In an early episode of the CBS comedy the Big Bang Theory, Physicist Sheldon Cooper (Jim Parsons) temporarily loses his job and decides to study the science behind scrambled eggs in his off time.
“I finally have the time to test my hypothesis, about the separation of the water molecules from the egg proteins, and its impact vis-a-vis taste,” he said.
Now, in the real world, a pair of French scientists have presented us with the physics behind popcorn. Published in the journal Royal Society Interface, the research “Popcorn: critical temperature, jump and sound” provides the science behind cooking popcorn in nearly every detail.
The history of popcorn predates its adoption as a movie-time staple by thousands of years. Originally from the Americas, the oldest known popcorn was found in a cave in central New Mexico and is believed to be 4,000 years old.
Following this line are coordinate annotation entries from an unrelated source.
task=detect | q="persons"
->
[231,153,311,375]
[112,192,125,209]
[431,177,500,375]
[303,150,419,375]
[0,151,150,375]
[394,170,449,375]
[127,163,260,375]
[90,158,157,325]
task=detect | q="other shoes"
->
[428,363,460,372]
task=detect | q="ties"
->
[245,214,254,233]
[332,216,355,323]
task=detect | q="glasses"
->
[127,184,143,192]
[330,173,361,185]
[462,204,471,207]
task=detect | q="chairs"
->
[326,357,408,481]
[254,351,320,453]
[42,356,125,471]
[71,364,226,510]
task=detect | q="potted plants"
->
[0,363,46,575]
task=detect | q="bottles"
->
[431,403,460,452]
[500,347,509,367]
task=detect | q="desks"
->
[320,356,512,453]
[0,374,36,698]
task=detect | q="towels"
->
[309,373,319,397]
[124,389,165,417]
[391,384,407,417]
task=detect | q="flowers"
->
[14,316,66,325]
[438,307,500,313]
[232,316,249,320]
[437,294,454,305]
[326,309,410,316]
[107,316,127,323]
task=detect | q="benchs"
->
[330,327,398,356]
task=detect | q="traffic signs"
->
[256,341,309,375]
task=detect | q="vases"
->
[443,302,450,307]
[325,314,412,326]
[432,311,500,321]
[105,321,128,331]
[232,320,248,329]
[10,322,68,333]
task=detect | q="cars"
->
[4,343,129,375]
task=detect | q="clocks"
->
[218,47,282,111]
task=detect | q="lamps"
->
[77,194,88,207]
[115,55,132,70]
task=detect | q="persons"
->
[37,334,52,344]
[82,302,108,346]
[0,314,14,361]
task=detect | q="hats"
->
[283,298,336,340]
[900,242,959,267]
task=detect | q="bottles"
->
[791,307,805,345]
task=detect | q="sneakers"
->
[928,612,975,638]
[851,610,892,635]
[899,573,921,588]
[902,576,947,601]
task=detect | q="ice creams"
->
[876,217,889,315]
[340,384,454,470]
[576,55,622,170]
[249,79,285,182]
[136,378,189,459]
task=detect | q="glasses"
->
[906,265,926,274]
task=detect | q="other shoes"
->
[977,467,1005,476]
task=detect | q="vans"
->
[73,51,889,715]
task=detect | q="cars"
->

An early Spanish account of a Aztec religious ceremony reads, in part “they scattered before him parched corn, called momochitl, a kind of corn which bursts when parched and discloses its contents and makes itself look like a very white flower; they said these were hailstones given to the god of water,” according to Popcorn.com’s Encyclopedia Popcornica.
Given its history, it seems unusual that it hasn’t received more attention.
The French team took what is likely the closest ever look at popcorn. They used high-speed imaging technology, originally developed to see how trees break in storms to watch the popcorn blow at 2,900 frames per second.
“We took advantage of this technique to study … the mysterious and fascinating jump of popcorn. As we started to observe popcorn explosions, it turned out that this phenomenon contains interesting physics,” lead author and PhD student at the CNRS in Paris, Emmanuel Virot told the Guardian.
First the team solved the mystery of the popcorn’s “pop”. The researchers determined that the distinctive sound is due to pressurized water vapor rapidly escaping from the kernel’s interior.
Water inside the kernel, roughly 14% of the mass, vaporizes when heated but is contained by the shell until it reaches the right temperature. When the vapor finally, violently escapes the shell acts as an acoustic resonator, amplifying the sound.
According to the researchers that ideal popping temperature which forces the vapor to escape and the starchy interior to expand is 356 degrees Fahrenheit (180 degrees celsius). When cooked at a slightly cooler temperature, 338 degrees Fahrenheit only one-third of the kernels popped, but at the higher temperature that rose to 96 percent.
The team also found that when the kernels popped they were propelled by a “leg” of expanding starch. A freeze frame analysis showed that the explosion shared similar to the dynamics of a human performing a somersault.
“A piece of popcorn has a singular way of jumping, midway between explosive plants such as impatiens, and muscle-based animals such as human beings,” the researchers write in their paper.
Even if you only, ever eat popcorn at the movies the French team have at least given you something to think about if the movie isn’t very good.